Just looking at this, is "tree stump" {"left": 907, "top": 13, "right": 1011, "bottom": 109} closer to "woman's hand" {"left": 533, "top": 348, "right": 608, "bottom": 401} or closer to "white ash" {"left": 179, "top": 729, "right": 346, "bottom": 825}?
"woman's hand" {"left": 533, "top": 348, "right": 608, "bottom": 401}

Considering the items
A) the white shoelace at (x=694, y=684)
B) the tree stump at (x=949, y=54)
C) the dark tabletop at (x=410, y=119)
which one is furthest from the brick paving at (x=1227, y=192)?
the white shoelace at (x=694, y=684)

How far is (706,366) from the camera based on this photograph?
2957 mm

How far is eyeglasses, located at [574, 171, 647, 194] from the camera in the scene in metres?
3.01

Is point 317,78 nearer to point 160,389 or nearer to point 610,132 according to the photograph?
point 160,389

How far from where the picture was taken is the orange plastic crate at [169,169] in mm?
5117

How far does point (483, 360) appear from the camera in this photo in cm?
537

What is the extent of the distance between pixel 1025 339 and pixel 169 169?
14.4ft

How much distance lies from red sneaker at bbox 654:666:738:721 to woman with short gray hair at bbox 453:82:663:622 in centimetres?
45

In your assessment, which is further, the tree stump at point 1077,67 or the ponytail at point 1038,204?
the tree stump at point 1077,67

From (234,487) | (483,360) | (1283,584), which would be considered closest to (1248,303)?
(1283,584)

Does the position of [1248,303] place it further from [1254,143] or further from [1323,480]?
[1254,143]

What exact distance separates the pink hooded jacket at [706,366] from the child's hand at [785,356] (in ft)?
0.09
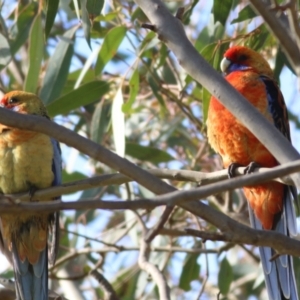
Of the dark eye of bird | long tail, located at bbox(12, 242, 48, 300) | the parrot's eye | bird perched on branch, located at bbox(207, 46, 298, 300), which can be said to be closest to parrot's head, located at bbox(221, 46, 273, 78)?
_ _ _ _ _
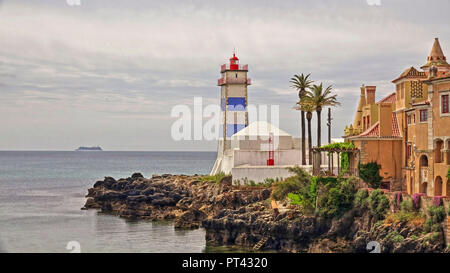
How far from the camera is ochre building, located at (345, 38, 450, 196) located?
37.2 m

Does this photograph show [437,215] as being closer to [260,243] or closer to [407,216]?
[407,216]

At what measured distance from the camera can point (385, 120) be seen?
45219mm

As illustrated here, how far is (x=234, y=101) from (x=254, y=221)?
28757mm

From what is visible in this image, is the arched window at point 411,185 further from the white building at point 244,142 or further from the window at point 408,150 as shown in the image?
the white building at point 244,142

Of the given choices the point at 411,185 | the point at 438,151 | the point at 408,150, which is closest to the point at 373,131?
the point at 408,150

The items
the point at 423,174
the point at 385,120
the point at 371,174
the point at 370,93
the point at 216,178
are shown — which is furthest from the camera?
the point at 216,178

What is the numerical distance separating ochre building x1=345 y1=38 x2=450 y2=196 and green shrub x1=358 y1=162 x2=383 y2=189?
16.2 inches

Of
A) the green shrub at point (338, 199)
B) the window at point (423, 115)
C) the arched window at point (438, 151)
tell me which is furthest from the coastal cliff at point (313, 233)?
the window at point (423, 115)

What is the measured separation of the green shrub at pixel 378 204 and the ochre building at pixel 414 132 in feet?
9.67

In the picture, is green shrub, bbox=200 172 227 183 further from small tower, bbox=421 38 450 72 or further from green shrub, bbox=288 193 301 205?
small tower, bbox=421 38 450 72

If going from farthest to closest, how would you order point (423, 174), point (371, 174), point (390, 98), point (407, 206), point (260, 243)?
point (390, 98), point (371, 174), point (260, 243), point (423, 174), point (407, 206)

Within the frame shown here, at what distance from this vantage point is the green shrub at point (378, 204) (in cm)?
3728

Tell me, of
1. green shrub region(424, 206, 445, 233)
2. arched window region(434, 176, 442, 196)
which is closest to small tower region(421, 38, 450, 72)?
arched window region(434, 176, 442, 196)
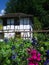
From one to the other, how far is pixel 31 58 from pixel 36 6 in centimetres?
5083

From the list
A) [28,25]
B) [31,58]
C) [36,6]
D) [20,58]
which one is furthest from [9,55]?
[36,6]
_ _ _ _ _
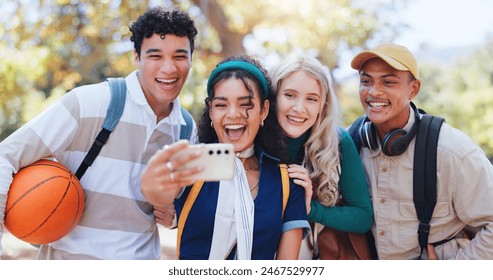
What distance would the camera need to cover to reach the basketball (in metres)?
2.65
_ _ _ _ _
PROBLEM TO WORK ON: Please reproduce the stretch of the listing from the line containing "Does this photograph" through the line containing "16.2 inches", switching "green shrub" to "small bush" and leaving everything else unchanged.

EXERCISE ANSWER:
Does this photograph show [437,215] as being closer to [260,243] or closer to [407,216]?
[407,216]

At what measured distance from the camera can point (385, 120) be seen?
45219mm

As illustrated here, how far is (x=234, y=101) from (x=254, y=221)?
28757mm

From what is visible in this image, is the arched window at point 411,185 further from the white building at point 244,142 or further from the window at point 408,150 as shown in the image?
the white building at point 244,142

Of the given choices the point at 411,185 | the point at 438,151 | the point at 408,150, which is closest to the point at 373,131?
the point at 408,150

The items
the point at 423,174
the point at 385,120
the point at 371,174
the point at 370,93
the point at 216,178
are shown — which is furthest from the camera?
the point at 216,178

What is the numerical distance separating ochre building x1=345 y1=38 x2=450 y2=196 and small bush x1=358 y1=162 x2=383 y2=189?
16.2 inches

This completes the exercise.